Welcome to space. Not the parts you see on TV, the triumphs and the tragedies, but the stuff in between—the small comedies and everyday victories. What drew me to the topic of space exploration was not the heroics and adventure stories, but the very human and sometimes absurd struggles behind them. The Apollo astronaut who worried that he, personally, was about to lose the moon race for the United States by throwing up on the morning of his spacewalk, causing talk of tabling it. Or the first man in space, Yuri Gagarin, recalling that as he walked the red carpet before the Presidium of the Central Committee of the Communist Party of the Soviet Union and a cheering crowd of thousands, he noticed that his shoelace was undone and could think of nothing else.

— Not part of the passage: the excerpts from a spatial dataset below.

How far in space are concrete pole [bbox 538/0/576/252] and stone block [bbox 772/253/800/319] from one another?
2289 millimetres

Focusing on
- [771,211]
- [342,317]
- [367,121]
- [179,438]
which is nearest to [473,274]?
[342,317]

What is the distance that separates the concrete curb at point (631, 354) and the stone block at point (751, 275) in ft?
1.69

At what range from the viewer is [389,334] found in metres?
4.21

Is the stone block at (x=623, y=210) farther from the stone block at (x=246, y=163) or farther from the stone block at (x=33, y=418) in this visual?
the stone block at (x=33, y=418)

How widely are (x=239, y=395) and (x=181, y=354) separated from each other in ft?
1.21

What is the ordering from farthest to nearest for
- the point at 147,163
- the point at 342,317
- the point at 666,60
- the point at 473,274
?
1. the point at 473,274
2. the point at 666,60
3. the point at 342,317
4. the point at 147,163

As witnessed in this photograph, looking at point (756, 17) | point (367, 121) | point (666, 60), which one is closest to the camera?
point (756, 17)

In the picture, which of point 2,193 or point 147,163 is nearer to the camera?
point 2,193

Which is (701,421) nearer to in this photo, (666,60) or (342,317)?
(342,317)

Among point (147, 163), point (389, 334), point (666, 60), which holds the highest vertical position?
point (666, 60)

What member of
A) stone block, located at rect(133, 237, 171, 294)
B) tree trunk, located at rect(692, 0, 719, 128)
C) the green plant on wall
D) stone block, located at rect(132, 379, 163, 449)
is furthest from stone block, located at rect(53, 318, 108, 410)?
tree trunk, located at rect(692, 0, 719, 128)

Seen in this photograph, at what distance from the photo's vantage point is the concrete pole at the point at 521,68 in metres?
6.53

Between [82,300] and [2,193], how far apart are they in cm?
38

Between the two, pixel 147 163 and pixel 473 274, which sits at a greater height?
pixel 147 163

At the end of the Apollo program, astronauts were interviewed to get their feedback on a range of topics. One of the questions: If an astronaut were to die outside the spacecraft during a spacewalk, what should you do? “Cut him loose,” read one of the answers. All agreed: An attempt to recover the body could endanger other crew members’ lives. Only a person who has experienced firsthand the not insignificant struggle of entering a space capsule in a pressurized suit could so unequivocally utter those words. Only someone who has drifted free in the unlimited stretch of the universe could understand that burial in space, like the sailor’s burial at sea, holds not disrespect but honor. In orbit, everything gets turned on its head. Shooting stars streak past below you, and the sun rises in the middle of the night. Space exploration is in some ways an exploration of what it means to be human. How much normalcy can people forgo? For how long, and what does it do to them?

Early in my research, I came across a moment—forty minutes into the eighty-eighth hour of Gemini VII—which, for me, sums up the astronaut experience and why it fascinates me. Astronaut Jim Lovell is telling Mission Control about an image he has captured on film—“a beautiful shot of a full Moon against the black sky and the strato formations of the clouds of the earth below,” reads the mission transcript. After a momentary silence, Lovell’s crewmate Frank Borman presses the TALK button. “Borman’s dumping urine. Urine [in] approximately one minute.”